I did something similar here. You write the model with pymc3 as:

import pymc3 as pm
import theano.tensor as tt
import matplotlib.pyplot as plt
import numpy as np
import seaborn as sns

plt.style.use('seaborn-darkgrid')

trials = np.array([100, 100, 100, 100, 100, 100, 100, 100, 100, 100])
successes = np.array([40, 44, 47, 54, 63, 46, 44, 49, 58, 50])

First, the hyperpriors

def logp_ab(value):
    """
    Prior density for this problem
    """
    return tt.log(tt.pow(tt.sum(value), -5/2))

with pm.Model() as model:
    # Uninformative prior for alpha and beta
    ab = pm.HalfFlat('ab', shape=2, testval=np.asarray([1., 1.]))
    pm.Potential('p(a, b)', logp_ab(ab))
    
    # Our alpha and beta. Remove this code if you don't want to track alpha
    # and beta
    alpha = pm.Deterministic('alpha', ab[0])
    beta = pm.Deterministic('beta', ab[1])

Now

with model: 
    theta = pm.Beta('theta', alpha=ab[0], beta=ab[1], shape=trials.shape[0]) 
    p = pm.Binomial('y', p=theta, observed=successes, n=trials) 

The magic behind pymc3

with model:
    trace = pm.sample(draws=5_000, tune=5_000)

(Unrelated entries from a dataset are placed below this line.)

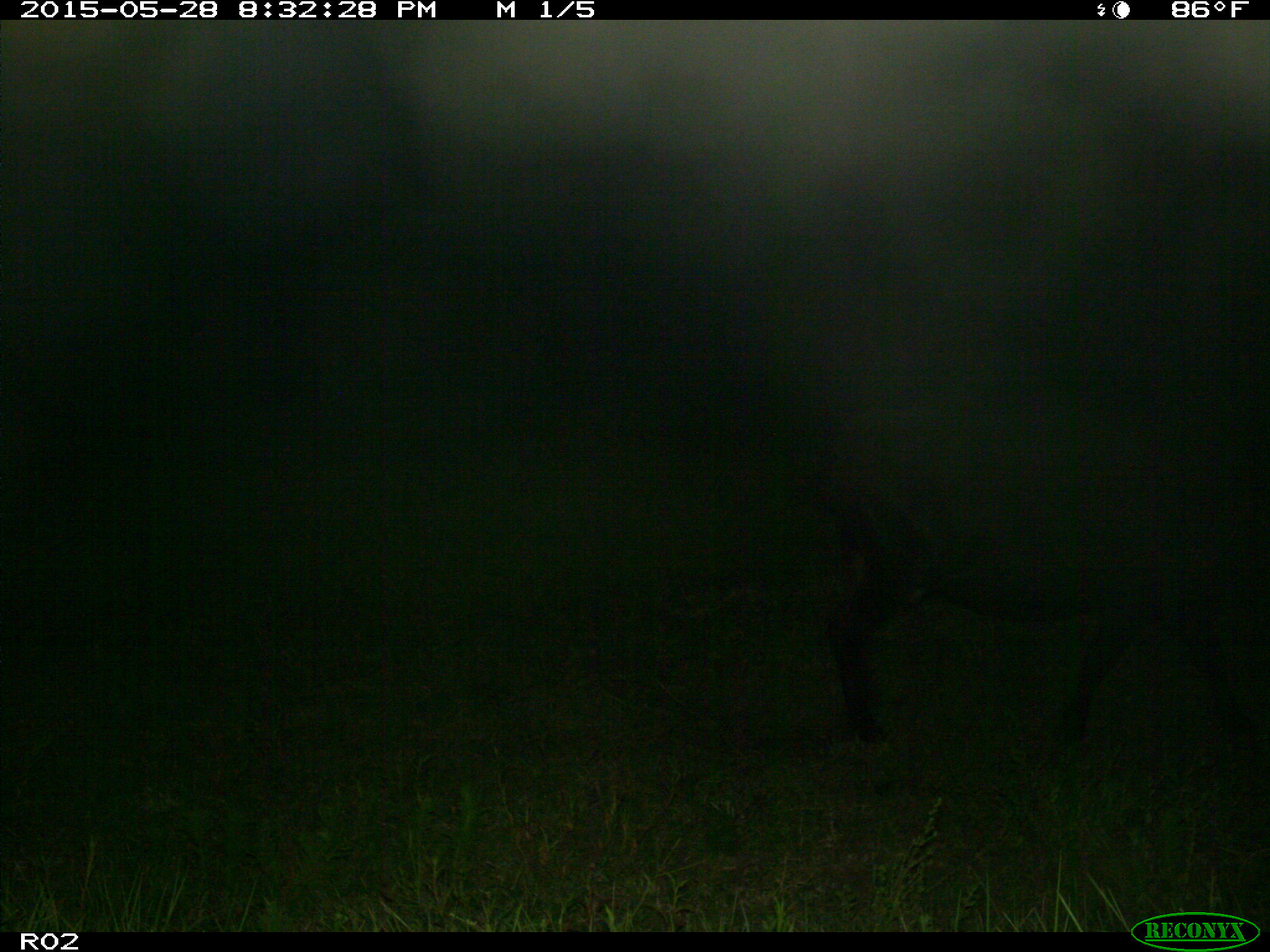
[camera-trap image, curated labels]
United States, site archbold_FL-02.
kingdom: Animalia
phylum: Chordata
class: Mammalia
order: Artiodactyla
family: Bovidae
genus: Bos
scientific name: Bos taurus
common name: domestic cow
Bos taurus (domestic cow).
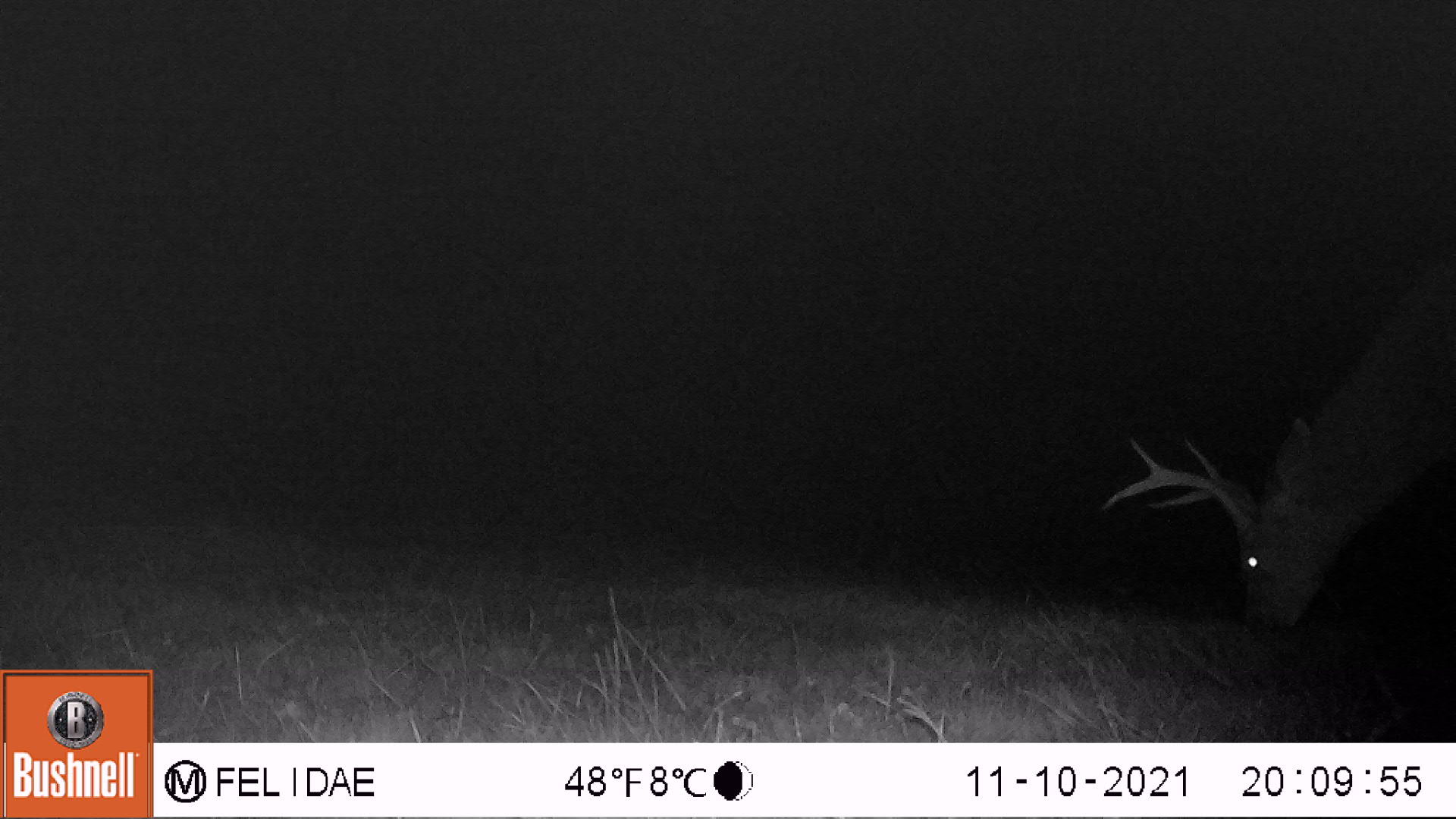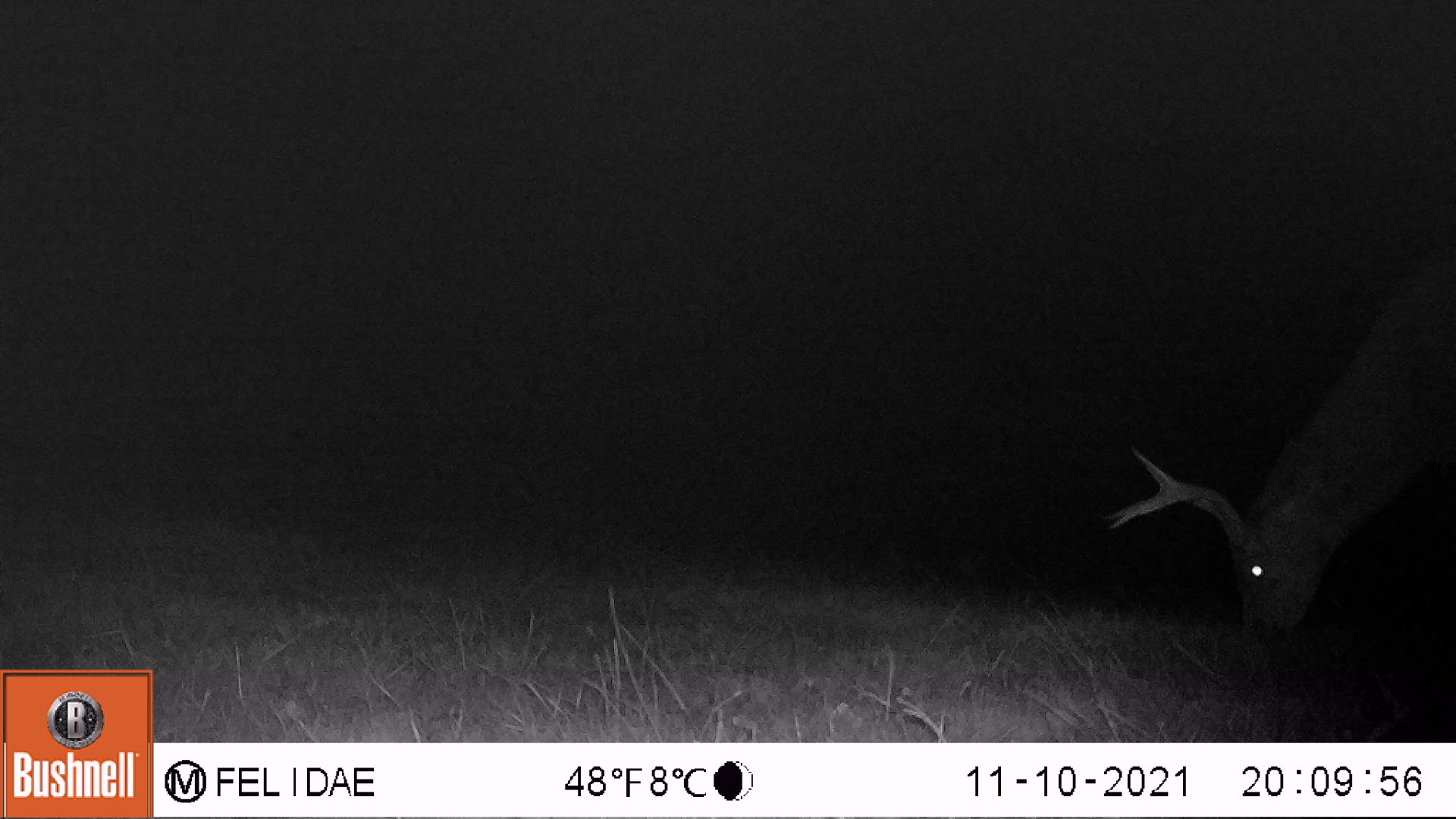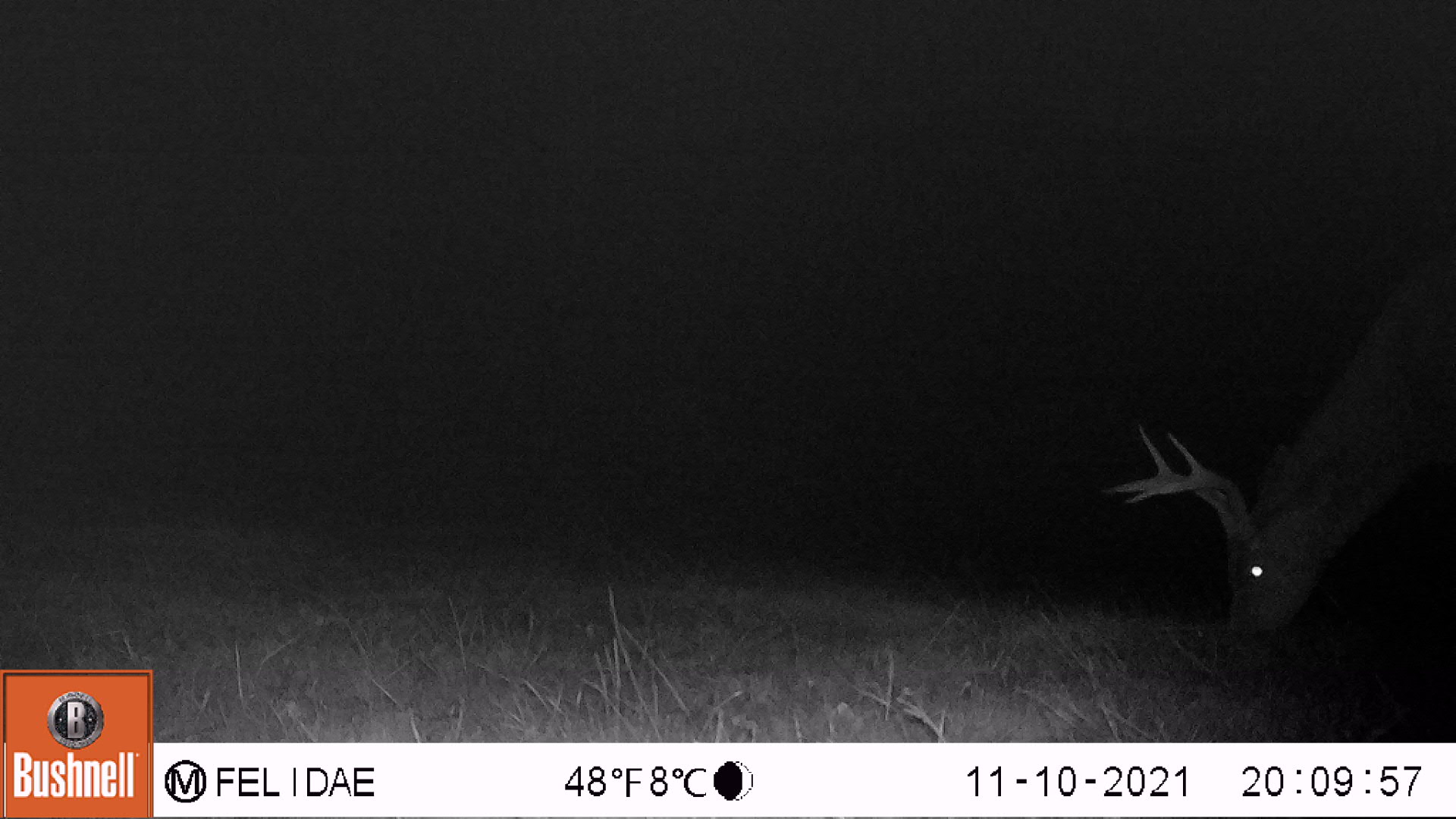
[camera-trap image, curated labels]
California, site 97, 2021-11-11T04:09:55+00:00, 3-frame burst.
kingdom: Animalia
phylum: Chordata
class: Mammalia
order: Artiodactyla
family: Cervidae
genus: Odocoileus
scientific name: Odocoileus hemionus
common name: mule deer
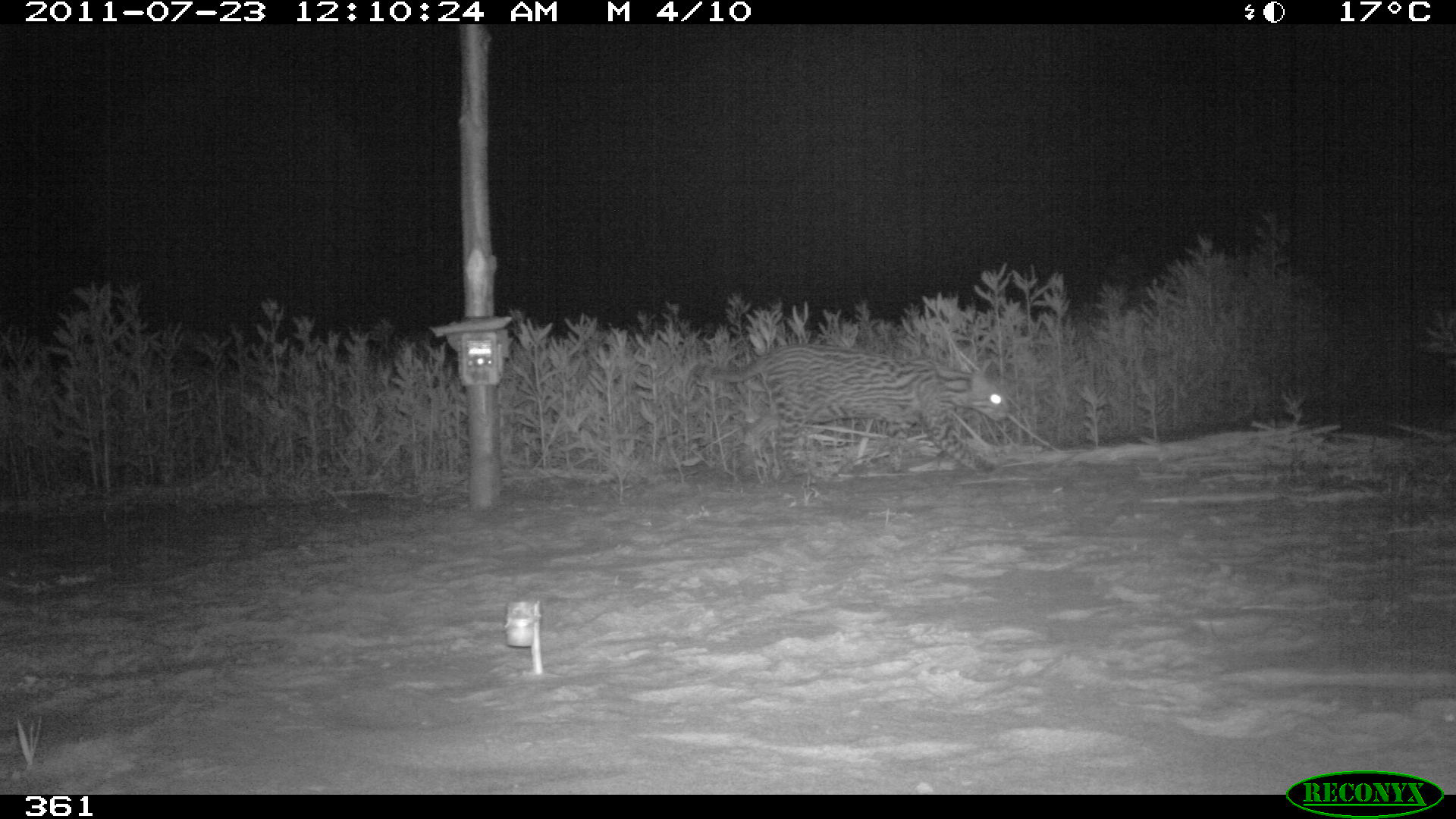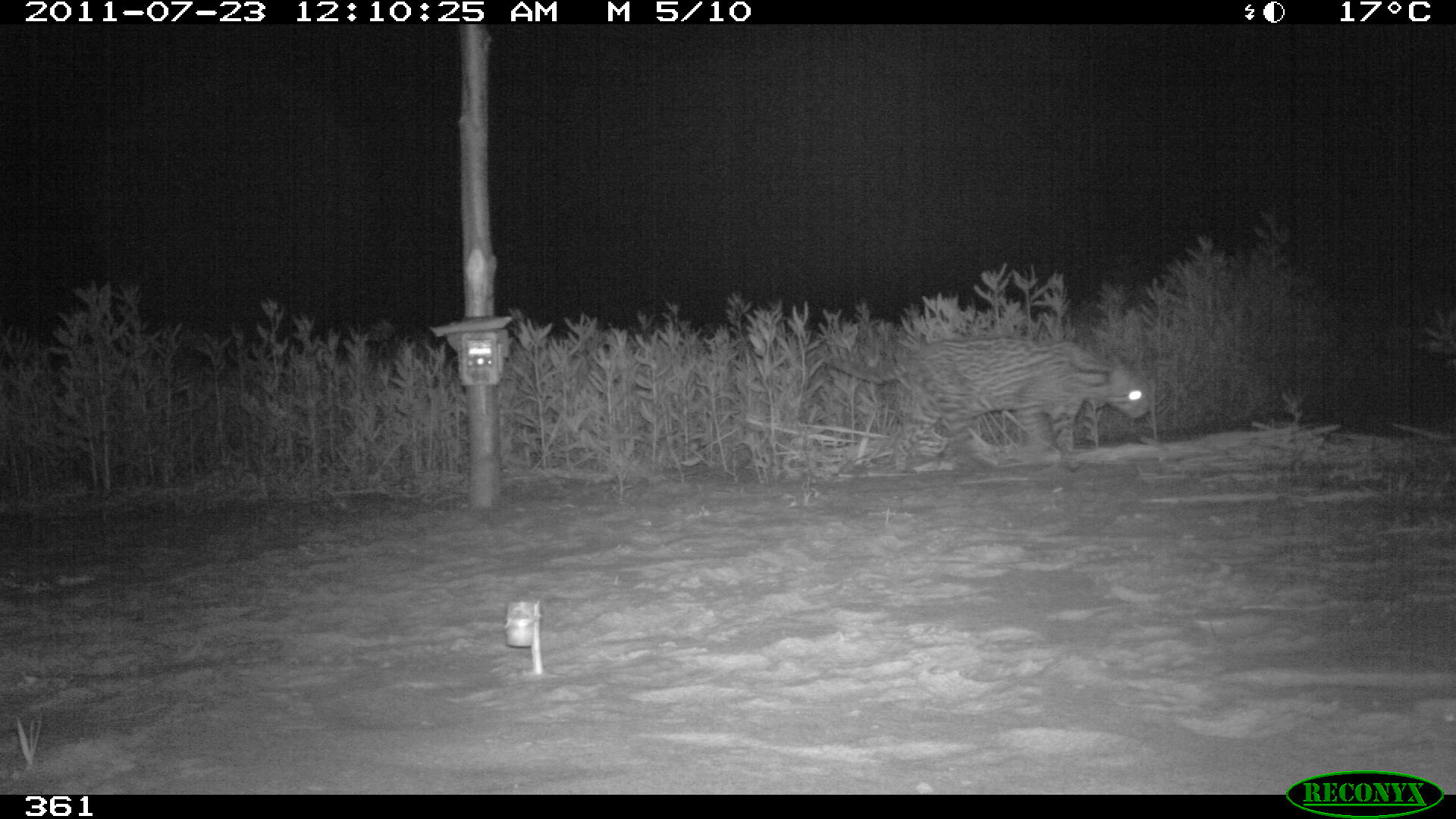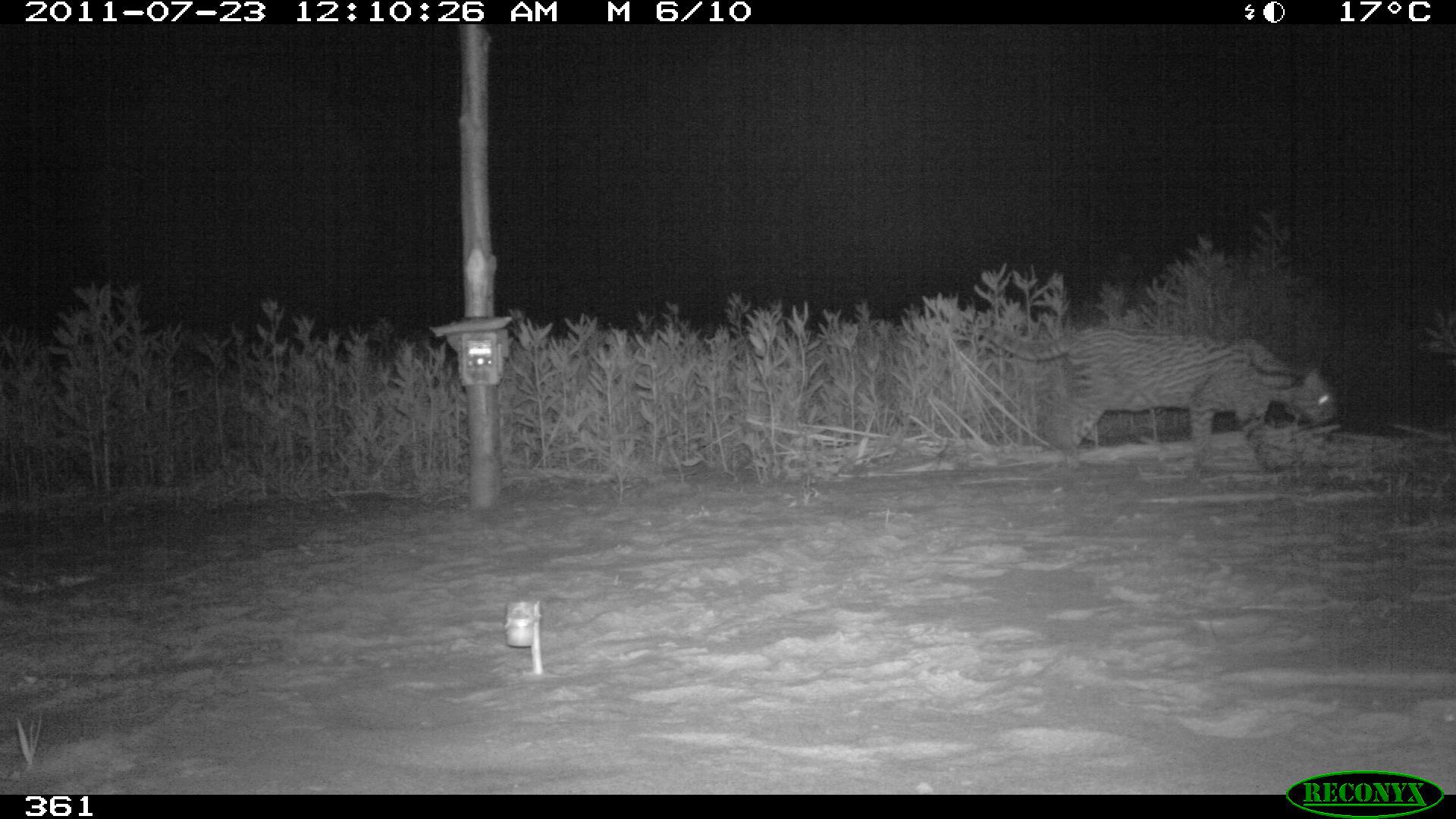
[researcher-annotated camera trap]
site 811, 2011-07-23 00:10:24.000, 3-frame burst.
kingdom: Animalia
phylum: Chordata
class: Mammalia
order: Carnivora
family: Felidae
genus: Leopardus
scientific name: Leopardus pardalis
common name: ocelot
Leopardus pardalis (ocelot).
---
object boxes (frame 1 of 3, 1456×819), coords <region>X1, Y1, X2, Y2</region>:
leopardus pardalis: <region>699, 347, 1010, 477</region>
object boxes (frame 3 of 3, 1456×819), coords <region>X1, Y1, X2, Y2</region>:
leopardus pardalis: <region>977, 324, 1336, 470</region>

If you want to see the traceplot:

pm.traceplot(trace)
plt.show()

If you want to see the posterior distribution of each theta

pm.plot_posterior(trace, varnames=['theta']) 
plt.show()

He uses seaborn to show all of them in one plot

with model:
    poste = pm.sample_posterior_predictive(trace, vars=[theta], size=2000)

for i in range(poste['theta'].shape[1]):
    sns.kdeplot(poste['theta'][:, i], shade=True)

plt.show()

3 Likes

Ah this is brilliant! Specify the distribution of the ratio as Uniform and use the ratio to bind a and b. I’m getting stable and coherent results now. Thank you @ chartl

Thank you rosgori this is the direct translation of the pymc code to PyMC3. This helps a ton.

Interestingly I’m getting different values for (a, b), (alpha, beta), same order of magnitude, but very similar ones for theta.

@alexisperrier could you please share your experience with hierarchical models in context when you need to cooperate multiple days of trials?

I found out that it is not clear how exactly utilize a dataset that contains multiple days of data for multiple variants.